Adobe rushed out an unscheduled Flash Player update today to counter exploits of a zero-day vulnerability in the software.
A number of national security, foreign policy and public policy websites are hosting exploits that redirect to espionage malware, including the Peter G. Peterson Institute for International Economics, the American Research Center in Egypt and the Smith Richardson Foundation.
Those three nonprofit sites, researchers at FireEye said, are redirecting visitors to an exploit server hosting variants of the PlugX remote access Trojan. FireEye calls the campaign Operation GreedyWonk.
“This threat actor clearly seeks out and compromises websites of organizations related to international security policy, defense topics, and other non-profit sociocultural issues,” FireEye wrote in an advisory today. “The actor either maintains persistence on these sites for extended periods of time or is able to re-compromise them periodically.”
The hackers behind this campaign have resources that include access to Flash and Java zero-day exploits, FireEye said. They are targeting visitors who use these websites as a resource and those visitors are likely government or embassy employees who are at risk for data loss.
Adobe’s update today is for Flash Player 126.96.36.199 and earlier for Windows and Macintosh, and Flash 188.8.131.526 for Linux. CVE-2014-0502 has been assigned to this vulnerability. FireEye said that the exploit targets Windows XP users, as well as Windows 7 users running an unsupported version of Java (1.6) or out of date versions of Microsoft Office 2007 or 2010. The vulnerability enables someone to remotely overwrite the vftable pointer of a Flash object to redirect code execution.
The exploit is using the Adobe Flash vulnerability to bypass ASLR and DEP protections native to Windows. It does so by building or using hard-coded return-oriented programming chains in XP and Windows 7 respectively. Upgrading to the latest versions of Java (1.7) or Office will mitigate the threat, but not patch the underlying vulnerability, FireEye said.

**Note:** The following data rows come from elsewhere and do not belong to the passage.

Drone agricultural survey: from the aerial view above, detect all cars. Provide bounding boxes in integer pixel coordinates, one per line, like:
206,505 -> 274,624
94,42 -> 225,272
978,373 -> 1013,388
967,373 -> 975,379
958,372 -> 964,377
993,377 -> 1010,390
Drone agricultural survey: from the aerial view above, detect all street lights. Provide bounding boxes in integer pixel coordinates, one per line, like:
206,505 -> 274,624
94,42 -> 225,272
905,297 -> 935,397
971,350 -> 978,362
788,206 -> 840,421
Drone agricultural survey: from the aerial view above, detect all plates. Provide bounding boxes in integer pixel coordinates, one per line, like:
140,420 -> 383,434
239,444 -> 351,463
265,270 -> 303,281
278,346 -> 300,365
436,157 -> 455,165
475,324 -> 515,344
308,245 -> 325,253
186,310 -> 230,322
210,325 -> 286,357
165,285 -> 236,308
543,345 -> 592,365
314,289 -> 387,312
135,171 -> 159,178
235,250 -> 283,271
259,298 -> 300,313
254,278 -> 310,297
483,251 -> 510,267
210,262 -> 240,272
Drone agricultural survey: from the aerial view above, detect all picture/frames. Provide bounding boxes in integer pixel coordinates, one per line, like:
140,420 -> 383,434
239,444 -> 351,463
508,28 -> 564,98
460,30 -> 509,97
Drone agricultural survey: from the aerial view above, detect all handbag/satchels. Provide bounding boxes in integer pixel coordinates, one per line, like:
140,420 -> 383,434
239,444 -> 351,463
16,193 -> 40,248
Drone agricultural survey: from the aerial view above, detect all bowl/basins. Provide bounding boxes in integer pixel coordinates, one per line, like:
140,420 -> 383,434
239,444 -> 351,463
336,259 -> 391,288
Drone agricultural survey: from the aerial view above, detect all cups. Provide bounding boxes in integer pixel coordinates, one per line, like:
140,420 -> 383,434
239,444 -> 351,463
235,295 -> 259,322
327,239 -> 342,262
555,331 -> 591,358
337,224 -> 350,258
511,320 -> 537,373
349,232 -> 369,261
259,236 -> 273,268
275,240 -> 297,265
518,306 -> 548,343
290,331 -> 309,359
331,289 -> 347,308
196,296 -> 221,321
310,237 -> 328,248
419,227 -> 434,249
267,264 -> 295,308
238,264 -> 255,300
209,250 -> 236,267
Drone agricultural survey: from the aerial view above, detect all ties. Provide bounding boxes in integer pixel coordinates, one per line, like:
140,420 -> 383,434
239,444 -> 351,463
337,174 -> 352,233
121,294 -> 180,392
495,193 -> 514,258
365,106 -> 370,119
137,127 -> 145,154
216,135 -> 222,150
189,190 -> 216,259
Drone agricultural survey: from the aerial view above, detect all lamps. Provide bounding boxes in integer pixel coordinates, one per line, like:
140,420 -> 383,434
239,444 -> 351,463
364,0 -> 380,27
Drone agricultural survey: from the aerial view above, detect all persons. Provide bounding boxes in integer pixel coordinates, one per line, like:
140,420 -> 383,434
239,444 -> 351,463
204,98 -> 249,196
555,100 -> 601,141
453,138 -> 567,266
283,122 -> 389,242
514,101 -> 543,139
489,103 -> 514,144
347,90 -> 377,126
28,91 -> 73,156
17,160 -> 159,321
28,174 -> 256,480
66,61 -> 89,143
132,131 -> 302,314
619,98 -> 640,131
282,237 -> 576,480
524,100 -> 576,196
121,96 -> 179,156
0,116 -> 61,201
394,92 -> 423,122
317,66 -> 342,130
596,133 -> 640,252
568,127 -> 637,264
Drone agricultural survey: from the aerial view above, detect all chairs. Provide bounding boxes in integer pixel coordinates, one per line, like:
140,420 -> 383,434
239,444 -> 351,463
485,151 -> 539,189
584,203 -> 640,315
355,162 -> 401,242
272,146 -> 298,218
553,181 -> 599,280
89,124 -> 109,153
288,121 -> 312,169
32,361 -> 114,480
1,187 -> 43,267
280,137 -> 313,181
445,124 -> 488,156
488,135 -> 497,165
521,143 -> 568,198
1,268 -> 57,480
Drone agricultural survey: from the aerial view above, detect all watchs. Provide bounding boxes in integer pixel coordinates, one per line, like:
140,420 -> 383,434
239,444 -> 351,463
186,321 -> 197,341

“By breaking the exploit’s ASLR-bypass measures, they do prevent the current in-the-wild exploit from functioning,” FireEye said.
The hackers are installing the PlugX/Kaba RAT on infected computers; the sample FireEye reported was found on Feb. 13 and compiled the day before, an indication it was purpose-built for these targets. The RAT calls out to three command and control domains, one of which, wmi.ns01[.]us, has been used in other campaigns involving PlugX and the Poison Ivy RAT. Some of the older Poison Ivy samples were found in attacks involving Flash exploits and similar defense and policy websites, including the Center for Defense Information and another using a Java exploit against the Center for European Policy Studies.
Today’s out of band patch is the second one for Flash this month.